WHAT NEEDS TO BE DONE:
Repeat precisely the span of lines below that opens with the line containing "Krankenstände vermeiden - Fehlzeiten" and closes with the line containing "Gleams of Summer Belina rossely", both included.

RECORDS FOR THE EXERCISE:
####################

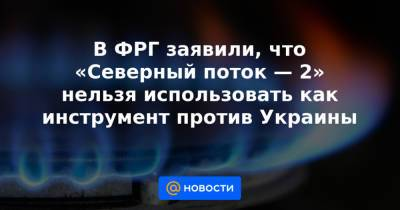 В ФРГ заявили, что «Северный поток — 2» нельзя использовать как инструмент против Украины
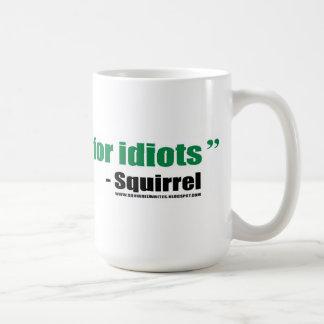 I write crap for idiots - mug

####################

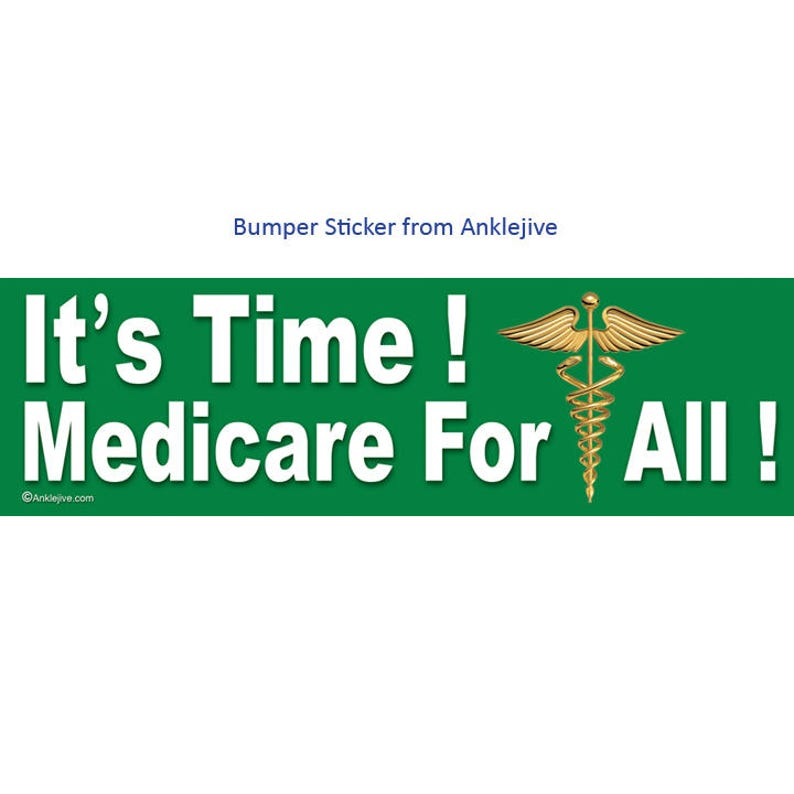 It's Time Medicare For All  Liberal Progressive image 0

####################

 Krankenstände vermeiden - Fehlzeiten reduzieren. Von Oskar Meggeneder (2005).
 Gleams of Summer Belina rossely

####################

SOLUTION TO THE PROBLEM:
 Krankenstände vermeiden - Fehlzeiten reduzieren. Von Oskar Meggeneder (2005).
 Gleams of Summer Belina rossely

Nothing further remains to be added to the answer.